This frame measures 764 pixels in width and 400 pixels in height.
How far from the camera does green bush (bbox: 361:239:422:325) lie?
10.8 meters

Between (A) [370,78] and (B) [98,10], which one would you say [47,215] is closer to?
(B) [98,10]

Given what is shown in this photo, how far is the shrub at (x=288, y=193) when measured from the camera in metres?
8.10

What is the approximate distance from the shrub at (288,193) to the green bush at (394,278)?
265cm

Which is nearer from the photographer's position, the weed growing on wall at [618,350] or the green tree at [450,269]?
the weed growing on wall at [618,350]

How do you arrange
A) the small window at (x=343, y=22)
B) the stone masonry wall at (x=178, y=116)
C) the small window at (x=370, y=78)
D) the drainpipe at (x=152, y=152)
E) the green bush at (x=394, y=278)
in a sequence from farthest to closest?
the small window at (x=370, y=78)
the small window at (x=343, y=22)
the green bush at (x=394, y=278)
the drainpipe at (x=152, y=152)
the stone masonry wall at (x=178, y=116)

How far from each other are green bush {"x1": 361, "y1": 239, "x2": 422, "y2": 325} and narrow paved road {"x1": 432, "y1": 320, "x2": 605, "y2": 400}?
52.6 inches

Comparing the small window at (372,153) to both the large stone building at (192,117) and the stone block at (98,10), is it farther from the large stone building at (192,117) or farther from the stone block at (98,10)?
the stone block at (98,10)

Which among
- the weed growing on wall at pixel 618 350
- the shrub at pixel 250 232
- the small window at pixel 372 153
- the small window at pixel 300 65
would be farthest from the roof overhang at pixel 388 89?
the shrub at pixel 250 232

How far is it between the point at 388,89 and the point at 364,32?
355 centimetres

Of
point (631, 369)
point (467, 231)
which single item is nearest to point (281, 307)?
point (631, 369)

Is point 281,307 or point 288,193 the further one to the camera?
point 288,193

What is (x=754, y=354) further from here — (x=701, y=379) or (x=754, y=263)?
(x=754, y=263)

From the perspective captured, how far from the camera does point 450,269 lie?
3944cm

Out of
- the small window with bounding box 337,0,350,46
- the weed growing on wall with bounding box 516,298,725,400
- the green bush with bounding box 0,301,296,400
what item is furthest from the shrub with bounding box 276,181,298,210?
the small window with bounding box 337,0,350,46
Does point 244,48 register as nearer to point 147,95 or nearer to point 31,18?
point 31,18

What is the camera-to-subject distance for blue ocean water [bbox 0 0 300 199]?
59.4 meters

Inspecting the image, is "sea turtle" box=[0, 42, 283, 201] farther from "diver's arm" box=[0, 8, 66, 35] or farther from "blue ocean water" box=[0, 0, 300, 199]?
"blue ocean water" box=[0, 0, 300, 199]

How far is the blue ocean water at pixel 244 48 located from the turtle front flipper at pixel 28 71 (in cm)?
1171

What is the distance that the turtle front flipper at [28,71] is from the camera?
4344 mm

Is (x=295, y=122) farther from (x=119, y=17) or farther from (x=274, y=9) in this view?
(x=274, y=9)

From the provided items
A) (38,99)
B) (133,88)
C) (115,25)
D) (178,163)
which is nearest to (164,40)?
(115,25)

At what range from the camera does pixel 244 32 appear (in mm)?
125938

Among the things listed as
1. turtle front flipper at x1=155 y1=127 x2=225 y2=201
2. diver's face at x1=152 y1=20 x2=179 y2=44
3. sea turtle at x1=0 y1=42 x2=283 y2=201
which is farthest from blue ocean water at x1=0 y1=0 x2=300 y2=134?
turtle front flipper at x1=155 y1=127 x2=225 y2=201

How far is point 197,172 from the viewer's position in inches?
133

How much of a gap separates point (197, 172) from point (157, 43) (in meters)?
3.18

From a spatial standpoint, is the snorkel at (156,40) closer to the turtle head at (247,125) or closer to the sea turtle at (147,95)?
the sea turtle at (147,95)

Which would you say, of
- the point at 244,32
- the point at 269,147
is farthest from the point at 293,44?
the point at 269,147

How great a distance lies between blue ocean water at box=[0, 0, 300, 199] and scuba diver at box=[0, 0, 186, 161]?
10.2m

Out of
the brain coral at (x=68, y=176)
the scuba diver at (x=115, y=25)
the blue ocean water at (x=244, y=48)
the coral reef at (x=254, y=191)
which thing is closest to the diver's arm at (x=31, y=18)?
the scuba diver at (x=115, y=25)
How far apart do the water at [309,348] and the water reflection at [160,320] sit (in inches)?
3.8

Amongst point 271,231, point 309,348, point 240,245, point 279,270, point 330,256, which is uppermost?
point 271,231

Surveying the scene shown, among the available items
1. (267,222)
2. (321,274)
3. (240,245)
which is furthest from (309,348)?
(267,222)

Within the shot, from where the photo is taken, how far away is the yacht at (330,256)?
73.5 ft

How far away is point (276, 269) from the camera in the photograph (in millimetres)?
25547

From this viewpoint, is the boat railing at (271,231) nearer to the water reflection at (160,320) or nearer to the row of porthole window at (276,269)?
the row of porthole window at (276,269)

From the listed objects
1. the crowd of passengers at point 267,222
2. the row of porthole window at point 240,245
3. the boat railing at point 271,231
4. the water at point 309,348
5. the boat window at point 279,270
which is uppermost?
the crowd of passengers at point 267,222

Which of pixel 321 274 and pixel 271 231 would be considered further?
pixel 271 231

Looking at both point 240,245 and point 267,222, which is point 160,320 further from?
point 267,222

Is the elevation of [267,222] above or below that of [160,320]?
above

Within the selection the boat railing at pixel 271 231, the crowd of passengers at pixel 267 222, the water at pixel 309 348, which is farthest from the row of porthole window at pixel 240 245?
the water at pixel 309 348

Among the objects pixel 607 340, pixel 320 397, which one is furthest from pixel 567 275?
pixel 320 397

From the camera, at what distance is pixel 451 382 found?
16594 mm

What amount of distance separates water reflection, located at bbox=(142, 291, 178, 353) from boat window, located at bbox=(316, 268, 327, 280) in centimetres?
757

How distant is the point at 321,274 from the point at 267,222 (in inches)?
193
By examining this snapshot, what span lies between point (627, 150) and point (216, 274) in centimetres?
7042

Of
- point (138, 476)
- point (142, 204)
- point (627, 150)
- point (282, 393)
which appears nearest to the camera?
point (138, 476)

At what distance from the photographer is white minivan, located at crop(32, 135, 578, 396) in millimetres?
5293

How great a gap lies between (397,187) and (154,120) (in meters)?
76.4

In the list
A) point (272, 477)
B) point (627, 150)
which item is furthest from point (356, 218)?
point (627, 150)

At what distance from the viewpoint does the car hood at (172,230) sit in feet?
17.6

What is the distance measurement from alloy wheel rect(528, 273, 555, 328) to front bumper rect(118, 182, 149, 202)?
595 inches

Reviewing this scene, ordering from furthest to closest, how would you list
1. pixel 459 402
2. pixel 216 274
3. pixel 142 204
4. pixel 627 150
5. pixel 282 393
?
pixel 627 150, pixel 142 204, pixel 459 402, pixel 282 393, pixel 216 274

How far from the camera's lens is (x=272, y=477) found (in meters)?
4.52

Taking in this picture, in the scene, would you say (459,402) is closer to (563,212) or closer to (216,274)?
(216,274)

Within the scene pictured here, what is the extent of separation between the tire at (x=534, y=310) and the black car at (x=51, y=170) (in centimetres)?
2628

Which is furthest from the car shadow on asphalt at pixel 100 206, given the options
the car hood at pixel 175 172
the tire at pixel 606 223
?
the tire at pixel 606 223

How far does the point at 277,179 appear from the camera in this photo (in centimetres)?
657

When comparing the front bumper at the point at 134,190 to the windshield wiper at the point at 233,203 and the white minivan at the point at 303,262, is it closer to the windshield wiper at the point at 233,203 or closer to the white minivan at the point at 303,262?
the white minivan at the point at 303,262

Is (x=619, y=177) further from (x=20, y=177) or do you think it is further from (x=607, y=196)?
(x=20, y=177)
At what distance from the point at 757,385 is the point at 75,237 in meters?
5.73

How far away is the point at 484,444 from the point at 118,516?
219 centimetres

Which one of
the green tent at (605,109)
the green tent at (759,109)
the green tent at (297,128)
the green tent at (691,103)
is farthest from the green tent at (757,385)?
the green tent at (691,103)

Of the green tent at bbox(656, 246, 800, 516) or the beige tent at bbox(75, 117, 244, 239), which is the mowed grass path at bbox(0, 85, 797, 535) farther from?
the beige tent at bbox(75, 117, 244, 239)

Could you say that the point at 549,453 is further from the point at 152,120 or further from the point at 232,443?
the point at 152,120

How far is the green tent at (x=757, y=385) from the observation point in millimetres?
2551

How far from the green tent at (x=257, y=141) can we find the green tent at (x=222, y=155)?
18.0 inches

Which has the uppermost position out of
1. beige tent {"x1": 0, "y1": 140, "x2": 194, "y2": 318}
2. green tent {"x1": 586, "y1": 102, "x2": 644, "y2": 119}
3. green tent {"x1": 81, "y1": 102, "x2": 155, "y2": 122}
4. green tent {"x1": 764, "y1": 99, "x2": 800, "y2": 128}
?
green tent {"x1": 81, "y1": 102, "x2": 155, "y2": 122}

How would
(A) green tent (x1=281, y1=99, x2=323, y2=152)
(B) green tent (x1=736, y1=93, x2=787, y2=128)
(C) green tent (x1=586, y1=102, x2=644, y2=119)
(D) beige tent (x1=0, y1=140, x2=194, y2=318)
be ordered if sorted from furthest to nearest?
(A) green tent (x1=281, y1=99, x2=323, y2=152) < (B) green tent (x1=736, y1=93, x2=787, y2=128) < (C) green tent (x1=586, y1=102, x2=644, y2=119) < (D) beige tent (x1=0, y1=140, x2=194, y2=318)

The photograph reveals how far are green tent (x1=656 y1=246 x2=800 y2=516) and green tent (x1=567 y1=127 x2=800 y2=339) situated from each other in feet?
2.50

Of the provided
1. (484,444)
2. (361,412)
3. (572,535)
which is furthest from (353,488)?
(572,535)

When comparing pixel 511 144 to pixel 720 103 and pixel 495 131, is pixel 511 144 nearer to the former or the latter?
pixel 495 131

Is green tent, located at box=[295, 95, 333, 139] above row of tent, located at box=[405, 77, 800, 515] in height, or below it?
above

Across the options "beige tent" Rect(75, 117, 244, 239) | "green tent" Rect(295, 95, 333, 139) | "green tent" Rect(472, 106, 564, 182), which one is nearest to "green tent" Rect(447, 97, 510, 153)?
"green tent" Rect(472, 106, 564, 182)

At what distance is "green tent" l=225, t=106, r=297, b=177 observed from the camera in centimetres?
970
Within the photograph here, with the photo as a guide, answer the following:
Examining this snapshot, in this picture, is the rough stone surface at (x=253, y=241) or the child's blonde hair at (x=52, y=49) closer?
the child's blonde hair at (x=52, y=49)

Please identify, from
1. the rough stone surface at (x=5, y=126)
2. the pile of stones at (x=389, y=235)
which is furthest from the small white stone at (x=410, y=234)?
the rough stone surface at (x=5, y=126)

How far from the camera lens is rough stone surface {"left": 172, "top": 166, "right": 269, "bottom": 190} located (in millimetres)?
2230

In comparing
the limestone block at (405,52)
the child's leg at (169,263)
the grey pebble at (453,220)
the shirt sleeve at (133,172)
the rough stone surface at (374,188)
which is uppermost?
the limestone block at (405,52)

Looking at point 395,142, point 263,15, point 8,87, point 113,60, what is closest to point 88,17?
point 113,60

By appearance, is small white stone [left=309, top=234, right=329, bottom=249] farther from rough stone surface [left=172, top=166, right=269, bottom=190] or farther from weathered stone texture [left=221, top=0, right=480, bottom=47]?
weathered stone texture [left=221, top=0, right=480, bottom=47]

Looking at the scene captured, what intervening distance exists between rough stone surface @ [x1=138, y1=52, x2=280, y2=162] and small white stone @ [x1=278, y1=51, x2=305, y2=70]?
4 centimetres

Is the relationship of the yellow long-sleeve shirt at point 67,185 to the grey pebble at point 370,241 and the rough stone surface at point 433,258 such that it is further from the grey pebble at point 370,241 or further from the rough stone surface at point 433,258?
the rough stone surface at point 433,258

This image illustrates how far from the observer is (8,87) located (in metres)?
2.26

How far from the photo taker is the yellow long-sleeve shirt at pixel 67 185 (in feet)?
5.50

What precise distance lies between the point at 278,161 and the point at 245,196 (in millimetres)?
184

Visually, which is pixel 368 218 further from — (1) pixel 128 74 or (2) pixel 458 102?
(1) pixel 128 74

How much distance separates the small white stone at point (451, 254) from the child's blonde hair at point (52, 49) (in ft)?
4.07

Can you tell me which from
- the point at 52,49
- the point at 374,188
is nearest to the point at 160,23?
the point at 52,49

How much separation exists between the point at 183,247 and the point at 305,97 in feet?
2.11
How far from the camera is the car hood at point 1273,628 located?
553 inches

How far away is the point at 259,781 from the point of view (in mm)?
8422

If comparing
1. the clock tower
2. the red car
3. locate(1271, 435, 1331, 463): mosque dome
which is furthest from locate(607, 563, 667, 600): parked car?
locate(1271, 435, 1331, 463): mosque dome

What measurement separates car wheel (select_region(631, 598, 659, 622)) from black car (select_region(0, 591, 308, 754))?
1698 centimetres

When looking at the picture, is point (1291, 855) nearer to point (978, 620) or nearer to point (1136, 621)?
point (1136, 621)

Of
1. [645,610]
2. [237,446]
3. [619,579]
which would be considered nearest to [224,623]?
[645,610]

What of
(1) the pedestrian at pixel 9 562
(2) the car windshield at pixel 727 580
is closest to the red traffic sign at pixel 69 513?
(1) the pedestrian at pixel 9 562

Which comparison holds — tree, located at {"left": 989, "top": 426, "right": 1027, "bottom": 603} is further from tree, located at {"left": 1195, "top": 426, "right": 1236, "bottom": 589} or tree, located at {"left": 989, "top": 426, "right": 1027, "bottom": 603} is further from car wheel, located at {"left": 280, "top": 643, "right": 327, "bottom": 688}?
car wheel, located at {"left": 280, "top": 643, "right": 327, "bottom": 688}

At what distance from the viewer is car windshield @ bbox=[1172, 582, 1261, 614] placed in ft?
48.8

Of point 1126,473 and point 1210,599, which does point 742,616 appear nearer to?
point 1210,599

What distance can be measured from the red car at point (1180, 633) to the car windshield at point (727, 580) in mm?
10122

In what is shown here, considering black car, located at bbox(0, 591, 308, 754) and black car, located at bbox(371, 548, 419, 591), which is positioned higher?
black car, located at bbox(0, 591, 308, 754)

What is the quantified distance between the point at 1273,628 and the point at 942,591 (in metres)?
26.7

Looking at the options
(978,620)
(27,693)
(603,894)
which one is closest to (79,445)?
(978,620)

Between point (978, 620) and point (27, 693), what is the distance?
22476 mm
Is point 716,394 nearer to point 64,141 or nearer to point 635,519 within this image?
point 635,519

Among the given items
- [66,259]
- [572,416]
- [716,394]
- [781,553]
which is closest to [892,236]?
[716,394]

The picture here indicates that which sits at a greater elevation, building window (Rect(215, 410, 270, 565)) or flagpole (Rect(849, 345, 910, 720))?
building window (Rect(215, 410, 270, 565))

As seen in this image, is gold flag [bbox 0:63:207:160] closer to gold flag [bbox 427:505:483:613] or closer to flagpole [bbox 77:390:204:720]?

* * * *

WHAT IS NEEDED
Update the lines that begin with the one containing "Between point (978, 620)" and run through the end of the records, replacing "gold flag" with "yellow flag" and leaving everything else unchanged. Give only those lines.

RESULT OF THE EXERCISE
Between point (978, 620) and point (27, 693), what is the distance?
22476 mm
Is point 716,394 nearer to point 64,141 or nearer to point 635,519 within this image?
point 635,519

Among the given items
- [66,259]
- [572,416]
- [716,394]
- [781,553]
which is closest to [892,236]?
[716,394]

The picture here indicates that which sits at a greater elevation, building window (Rect(215, 410, 270, 565)) or flagpole (Rect(849, 345, 910, 720))?
building window (Rect(215, 410, 270, 565))

As seen in this image, is yellow flag [bbox 0:63:207:160] closer to yellow flag [bbox 427:505:483:613] or closer to flagpole [bbox 77:390:204:720]?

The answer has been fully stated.